- **TASK STATEMENT**
Please count how many lines in the data below contain the string "with". Matching is case-sensitive, and the reply should be the number alone.

--- --- ---

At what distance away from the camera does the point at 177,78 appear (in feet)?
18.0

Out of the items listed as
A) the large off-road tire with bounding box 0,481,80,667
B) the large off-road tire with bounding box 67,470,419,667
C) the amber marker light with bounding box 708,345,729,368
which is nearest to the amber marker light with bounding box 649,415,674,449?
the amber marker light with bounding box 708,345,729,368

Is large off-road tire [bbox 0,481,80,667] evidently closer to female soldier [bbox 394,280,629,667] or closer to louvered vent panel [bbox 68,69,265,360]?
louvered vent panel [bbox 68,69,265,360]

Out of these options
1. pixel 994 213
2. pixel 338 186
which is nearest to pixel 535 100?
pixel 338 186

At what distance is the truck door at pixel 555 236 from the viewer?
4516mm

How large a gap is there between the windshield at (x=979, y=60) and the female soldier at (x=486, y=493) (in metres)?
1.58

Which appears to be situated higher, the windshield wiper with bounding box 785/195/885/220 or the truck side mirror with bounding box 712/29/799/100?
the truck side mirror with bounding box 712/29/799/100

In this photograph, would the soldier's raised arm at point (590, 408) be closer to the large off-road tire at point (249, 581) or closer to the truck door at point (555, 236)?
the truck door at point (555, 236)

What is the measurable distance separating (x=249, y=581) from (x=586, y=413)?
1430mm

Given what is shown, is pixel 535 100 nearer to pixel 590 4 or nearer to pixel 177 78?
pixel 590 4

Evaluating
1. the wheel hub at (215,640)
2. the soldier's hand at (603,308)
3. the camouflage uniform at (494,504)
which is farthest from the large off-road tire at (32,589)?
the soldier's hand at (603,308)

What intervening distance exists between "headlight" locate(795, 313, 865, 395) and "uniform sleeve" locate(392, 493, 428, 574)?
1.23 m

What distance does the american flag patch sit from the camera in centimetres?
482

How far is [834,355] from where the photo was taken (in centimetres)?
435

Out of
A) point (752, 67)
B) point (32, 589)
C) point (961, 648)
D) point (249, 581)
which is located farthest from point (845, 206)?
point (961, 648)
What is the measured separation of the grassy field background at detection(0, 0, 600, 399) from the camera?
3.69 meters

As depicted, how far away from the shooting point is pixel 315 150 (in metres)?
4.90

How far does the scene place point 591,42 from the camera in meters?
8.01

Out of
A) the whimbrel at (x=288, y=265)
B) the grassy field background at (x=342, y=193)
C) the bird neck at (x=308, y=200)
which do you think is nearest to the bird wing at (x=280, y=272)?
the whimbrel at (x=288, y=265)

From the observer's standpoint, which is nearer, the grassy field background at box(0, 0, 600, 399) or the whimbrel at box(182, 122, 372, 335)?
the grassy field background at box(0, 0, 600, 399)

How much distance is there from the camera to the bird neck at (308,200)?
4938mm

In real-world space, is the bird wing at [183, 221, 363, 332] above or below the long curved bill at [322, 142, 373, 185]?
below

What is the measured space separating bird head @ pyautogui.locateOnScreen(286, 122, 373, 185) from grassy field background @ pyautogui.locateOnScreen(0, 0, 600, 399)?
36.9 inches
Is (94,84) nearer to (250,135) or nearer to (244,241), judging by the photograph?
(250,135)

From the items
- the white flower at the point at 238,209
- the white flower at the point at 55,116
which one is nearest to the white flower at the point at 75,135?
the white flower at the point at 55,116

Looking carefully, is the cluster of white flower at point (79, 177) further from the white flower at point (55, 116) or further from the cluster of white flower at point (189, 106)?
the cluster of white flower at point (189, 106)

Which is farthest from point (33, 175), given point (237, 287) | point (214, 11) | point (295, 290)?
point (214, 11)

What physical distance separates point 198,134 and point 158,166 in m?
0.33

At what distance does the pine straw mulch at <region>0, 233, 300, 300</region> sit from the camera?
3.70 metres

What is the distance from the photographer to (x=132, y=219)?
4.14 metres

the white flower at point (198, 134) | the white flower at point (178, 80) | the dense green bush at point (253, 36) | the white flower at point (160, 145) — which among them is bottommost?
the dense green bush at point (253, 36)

--- --- ---

- **PROBLEM SOLUTION**
7